» **Fragmento del documento**

El adiós a las mascarillas en el transporte público llega por fin como la última señal de que el coronavirus queda atrás justo cuando se cumplen tres años desde la aparición de los primeros casos. No era una medida fácil de entender a estas alturas, eso de tener que llevar la mascarilla en una villavesa, en un avión, o un autobús escolar como barrera para evitar contagios por la proximidad de la gente cuando en otras situaciones de aglomeraciones, en la calle o en interiores, se eliminó hace tiempo. Pero todo llega y esto también.

Es momento de guardar aquellas mascarillas ya históricas del lejano 2020, en el verano en que esta prenda se convirtió en complemento, entonces casi hasta divertido. Pero poco a poco su obligatoriedad se fue transformando en algo engorroso al tiempo que fueron esenciales para evitar males mayores en los picos más altos de casos. Años de utilizarlas en interiores y exteriores, sin que se supiera muy bien la razón de por qué ahora sí o ahora no. Han sido y son la imagen de un virus que nos ha cambiado, como sociedad y como personas. Un virus que se va quedando atrás, como todo lo vivido, en una imagen borrosa, a veces difícil de creer como real. Es momento de mirar para adelante enfocando de nuevo lo esencial. Las mascarillas no se van del todo, pero se quedan para su uso en espacios sanitarios o sociosanitarios. Mucho más lógico y entendible.

» **Información mostrada**
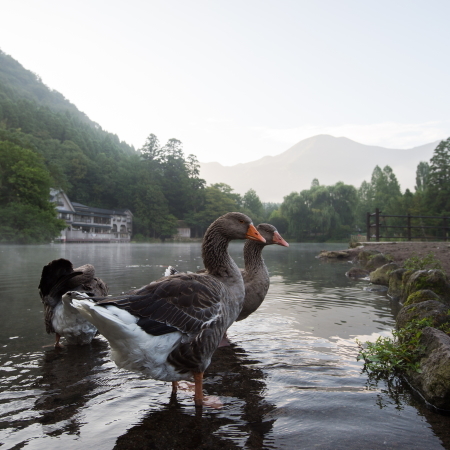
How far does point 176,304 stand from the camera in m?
3.42

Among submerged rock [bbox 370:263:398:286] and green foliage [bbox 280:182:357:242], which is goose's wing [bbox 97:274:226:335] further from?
green foliage [bbox 280:182:357:242]

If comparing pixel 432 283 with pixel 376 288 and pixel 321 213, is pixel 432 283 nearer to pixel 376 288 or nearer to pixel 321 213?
pixel 376 288

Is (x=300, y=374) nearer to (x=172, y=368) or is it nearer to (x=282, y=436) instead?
(x=282, y=436)

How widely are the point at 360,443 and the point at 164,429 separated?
158cm

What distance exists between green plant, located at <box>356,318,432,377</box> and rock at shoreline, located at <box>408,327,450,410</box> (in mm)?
86

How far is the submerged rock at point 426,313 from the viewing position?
15.8 ft

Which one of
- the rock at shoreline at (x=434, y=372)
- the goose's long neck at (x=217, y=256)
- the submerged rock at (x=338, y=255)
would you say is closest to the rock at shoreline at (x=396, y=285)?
the rock at shoreline at (x=434, y=372)

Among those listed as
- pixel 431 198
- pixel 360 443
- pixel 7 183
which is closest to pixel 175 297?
pixel 360 443

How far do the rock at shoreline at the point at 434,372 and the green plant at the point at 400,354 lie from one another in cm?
9

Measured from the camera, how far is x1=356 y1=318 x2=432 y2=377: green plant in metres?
4.12

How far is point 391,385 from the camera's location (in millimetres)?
4047

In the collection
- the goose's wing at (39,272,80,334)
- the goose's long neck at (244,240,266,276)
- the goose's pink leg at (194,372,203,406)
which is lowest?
the goose's pink leg at (194,372,203,406)

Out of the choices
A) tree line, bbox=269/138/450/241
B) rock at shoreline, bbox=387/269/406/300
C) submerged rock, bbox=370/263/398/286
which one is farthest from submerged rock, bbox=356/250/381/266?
tree line, bbox=269/138/450/241

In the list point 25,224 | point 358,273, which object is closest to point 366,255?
point 358,273
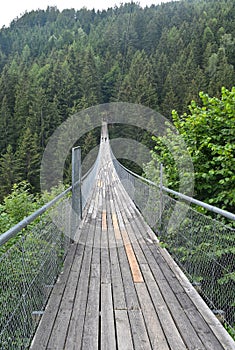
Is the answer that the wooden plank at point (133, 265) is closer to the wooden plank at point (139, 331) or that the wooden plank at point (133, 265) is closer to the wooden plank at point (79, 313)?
the wooden plank at point (79, 313)

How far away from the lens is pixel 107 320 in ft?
8.39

» **Instrucciones de trabajo**
Según el texto sobre las mascarillas, ¿en qué espacios se seguirán usando? Las líneas no guardan relación con el texto.

» **Resultado del ejercicio**
En espacios sanitarios o sociosanitarios.